La prima fattispecie considerata consiste nel cagionare una lesione, sulla falsariga del reato di cui all'art 582 c.p. —lesione personale—, dunque è importante individuare la portata del termine lesione.
È ormai consolidato che il concetto di lesione utilizzato dal legislatore possa essere individuato attraverso gli stessi criteri che qualificano le lesione in altre disposizioni del codice penale, come ogni apprezzabile diminuzione dell'integrità psicofisica dell'animale. Nella sentenza del Tribunale penale di Torino in composizione collegiale del 25 ottobre 2006 i giudici confermano che le lesioni, di cui si parla nell'articolo indicato, non sono necessariamente fisiche (comunque presenti negli animali sequestrati e poi confiscati) bastando la mera sofferenza dell'animale in quanto la norma mira a tutelare gli animali quali esseri viventi in grado di percepire dolore.
In merito alla condotta di sottoposizione a sevizie o a fatiche o a comportamenti insopportabili per le caratteristiche etologiche rifluite dall'art 727 c.p., la sevizia si contraddistingue per la brutalità dell'azione.
Il secondo comma dell'articolo in esame prevede poi per la prima volta il reato di 'doping' a danno di animali, reato di pericolo essendo ritenuta la condotta pericolosa di per sé, e per cui si prescinde dal concetto di necessità o di crudeltà, orientato a reprimere le competizioni con animali legati alla zoomafia ed alle scommesse clandestine, i primi effetti di queste disposizioni si sono avuti in casi di detenzione illecita di uccelli dopati per esaltarne le doti canore.
Per quanto riguarda l'elemento soggettivo dell'art 544 ter nelle sue varie disposizioni, sono escluse le forme colpose di negligenza, imprudenza e imperizia, ma è ammesso il dolo generico.

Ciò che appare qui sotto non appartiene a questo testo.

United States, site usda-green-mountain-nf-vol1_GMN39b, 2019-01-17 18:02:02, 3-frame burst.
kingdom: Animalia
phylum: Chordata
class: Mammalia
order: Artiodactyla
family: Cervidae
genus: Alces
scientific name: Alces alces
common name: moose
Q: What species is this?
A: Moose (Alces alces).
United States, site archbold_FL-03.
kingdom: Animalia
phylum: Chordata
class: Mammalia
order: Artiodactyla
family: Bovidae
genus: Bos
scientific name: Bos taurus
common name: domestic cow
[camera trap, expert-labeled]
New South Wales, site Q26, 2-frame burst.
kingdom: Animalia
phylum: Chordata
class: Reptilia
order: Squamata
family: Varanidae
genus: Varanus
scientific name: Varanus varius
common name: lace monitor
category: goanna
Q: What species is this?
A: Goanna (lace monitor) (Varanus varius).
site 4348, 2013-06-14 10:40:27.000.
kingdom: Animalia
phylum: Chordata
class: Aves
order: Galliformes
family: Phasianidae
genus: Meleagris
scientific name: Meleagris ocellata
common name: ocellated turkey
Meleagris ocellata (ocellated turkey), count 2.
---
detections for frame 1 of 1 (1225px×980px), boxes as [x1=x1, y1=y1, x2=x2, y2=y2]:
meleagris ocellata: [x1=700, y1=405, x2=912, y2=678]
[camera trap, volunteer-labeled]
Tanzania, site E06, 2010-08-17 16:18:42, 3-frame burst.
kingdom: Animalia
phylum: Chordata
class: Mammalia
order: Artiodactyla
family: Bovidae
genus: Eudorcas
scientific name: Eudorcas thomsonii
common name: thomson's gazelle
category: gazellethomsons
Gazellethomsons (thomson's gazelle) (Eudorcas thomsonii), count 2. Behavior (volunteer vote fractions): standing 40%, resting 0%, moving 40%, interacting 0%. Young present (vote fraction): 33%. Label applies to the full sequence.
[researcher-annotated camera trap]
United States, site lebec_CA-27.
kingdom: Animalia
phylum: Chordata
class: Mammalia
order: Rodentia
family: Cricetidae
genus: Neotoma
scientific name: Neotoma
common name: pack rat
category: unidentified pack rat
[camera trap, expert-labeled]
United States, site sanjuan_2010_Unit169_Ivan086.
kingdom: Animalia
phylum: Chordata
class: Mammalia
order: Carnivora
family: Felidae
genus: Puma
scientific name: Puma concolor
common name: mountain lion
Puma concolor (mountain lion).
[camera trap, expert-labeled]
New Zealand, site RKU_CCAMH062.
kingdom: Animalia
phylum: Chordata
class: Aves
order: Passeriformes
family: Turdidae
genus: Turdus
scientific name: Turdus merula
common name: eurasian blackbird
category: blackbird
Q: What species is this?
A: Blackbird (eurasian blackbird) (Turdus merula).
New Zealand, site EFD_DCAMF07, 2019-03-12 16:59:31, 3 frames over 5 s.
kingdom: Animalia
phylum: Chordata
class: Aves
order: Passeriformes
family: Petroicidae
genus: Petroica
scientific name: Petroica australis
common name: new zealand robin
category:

Al di là della crudeltà (dolo specifico), analogamente al reato di uccisione di animali, il secondo requisito soggettivo è alternativo, ovvero la mancanza di necessità, che non è ad esso assimilabile, in quanto il suo dato normativo è la coscienza e volontà delle azioni (dolo generico) in assenza di giustificati motivi, e perciò nelle condotte omissive è sufficiente la coscienza che le omissioni causano gravi sofferenze agli animali, e l' accettazione di esse.
Il terzo comma dell'art. 544 ter prevede una circostanza aggravante a effetto speciale, che porta ad un aumento fisso della metà della pena, che si concreta nell'ipotesi in cui dalle condotte di cui al I comma derivi la morte dell'animale. Tale aggravante sussiste solo se la morte dell'animale è conseguenza non voluta del maltrattamento, e della quale l'agente neppure ha accettato il rischio, in caso contrario, evidentemente, si configurerebbe il reato più grave di uccisione di animali ex art 544 bis.
In tema di maltrattamento di animali vale la pena segnalare una rilevante pronuncia della Cassazione Penale in materia di utilizzo di collari antiabbaio elettrici, terreno assai controverso, statuendo un chiaro e significativo principio in materia di tutela di animali, ovvero che il collare antiabbaio elettrico provoca inutili sofferenze ai cani, e dunque costituisce reato ed a tal fine è legittimo il sequestro in via preventiva di tali strumenti per evitare il protrarsi di tale inutile e dunque illegittima sofferenza, ed ancora, non è scriminabile la sofferenza dell'animale quando si tratti soltanto della convenienza ed opportunità di reprimere comportamenti eventualmente molesti dell'animale che possano trovare adeguata correzione in trattamenti educativi etologicamente informati e quindi privi di ogni forma di violenza o accanimento.
La ratio del Legislatore è la tutela di qualsiasi animale (domestico, da allevamento, selvatico o addomesticato) contro atti di crudeltà o non necessari che ne provochino sofferenza, lesioni o addirittura la morte.